The ARCs have arrived!
Last week, when I contemplated writing this blog entry, I intended to title it, “Obstacles and Opportunities.” I often start with a title. My plays and my memoir, DYING IN DUBAI, began that way. Then two days ago, a box arrived, containing the Advance Review Copies of my memoir—ARCs, as they are known in the industry—and since that moment, and the one mere seconds after, when I sliced through tape and ripped open the cardboard top, to behold two stacks of “the book,” all thoughts of the eight plus years it took to get here, flew from my mind. In that moment, there was only the book in hand.
I stood alone, in my sunroom, staring down at the concrete manifestation of my long-awaited dream. The story of my grief and transformation that I had known from the outset could touch and help readers I would never meet, was now a reality, and I was both proud and stunned. For what felt like a long time, but may have been only a minute, I didn’t move. I drank in the cover, which of course I had seen on my screen many times, its three-dimensionality far superior to the flat image. Rarely is an imagined vision perfectly expressed. This was.

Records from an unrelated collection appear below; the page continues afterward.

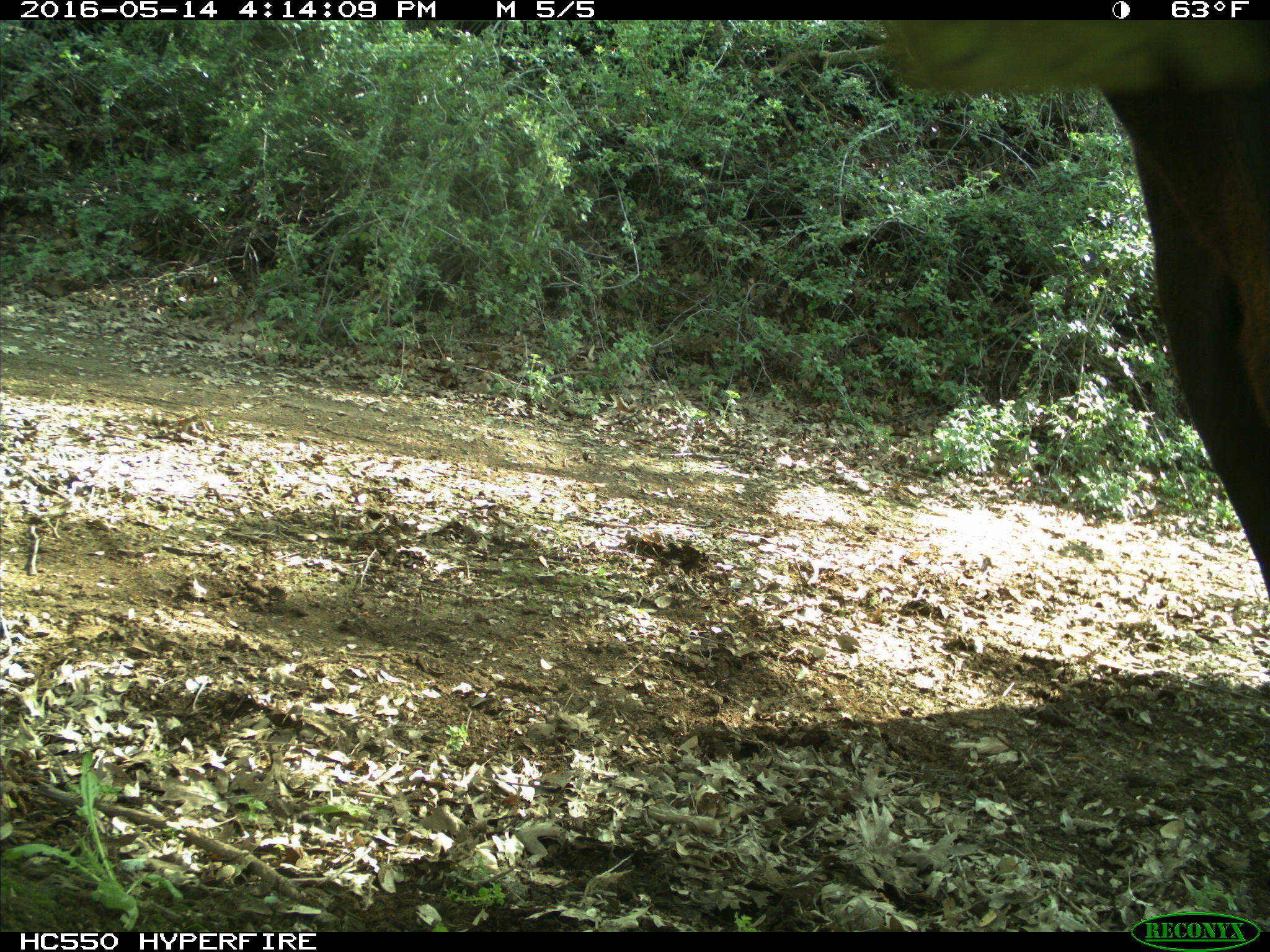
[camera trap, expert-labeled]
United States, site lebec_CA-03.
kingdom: Animalia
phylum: Chordata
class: Mammalia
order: Artiodactyla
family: Bovidae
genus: Bos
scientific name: Bos taurus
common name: domestic cow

Gingerly, I lifted out a copy, careful not to bend the edges. I marveled at the size and weighed it, using my hand as scale. Solid. I inhaled the “new book” smell of freshly cut pages. I turned it over and admired the way the front cover’s sand and sky wrapped around to the back and how the blurbs, description, and my photo and bio all fit exactly as I had wished. Tentatively, at arms length, I flipped through the pages, congratulating my early insistence on cream stock—so much softer and easier on the eye than white—but I did not read. I still haven’t. I’m saving that experience for next week, or the week after. My publisher doesn’t need final changes until the end of July. Plenty of time to get used to the idea, to the fact, to the artifact of my labors stored in my study, and in that box. I have read thousands of books in my lifetime; next, I will read my own.
What do I think now about the obstacles that littered my path, but ultimately did not deter me: foremost among them, a two-year agent search and the nine months spent with one whose interest turned out to be tepid? I had thought that having an agent was the golden ticket, which was why I spent so long trying to land one, but learned instead that it’s better to have no agent than a bad agent, who would take 15% of any contract, even one I initiated. Weeks before I fired mine, sure that I would, I drew up a list of independent publishers I could approach without an agent. After a summer of re-grouping, I began again, on my own, and got an offer from the first publisher I applied to: a small, non-profit, university press. My goal had been to see the book published, not to self-publish. Years of solo performing, which sometimes involved self-producing, taught me that I needed the undeniable legitimacy of a curated process. The publisher said yes, they would be delighted to publish my memoir, and that was all the validation I needed. The agent had been a necessary obstacle, without which I would not have made my own opportunity.
Here I sit, at my desk, an ARC next to my computer, a solid, handsome volume containing my life and my work. Decades of performing gave me many euphoric moments, but life in the theater is all ephemera—by definition, it cannot last. The book exists, on its own, without me, and it could exist long after me. A writer friend pointed out that our books could end up in a yard sale that our grandchildren might come across someday. He meant it as a wonder, a legacy, a gratifying prospect. I agree.
So it is with joy and deep satisfaction, that finally, I hold my book in my hand.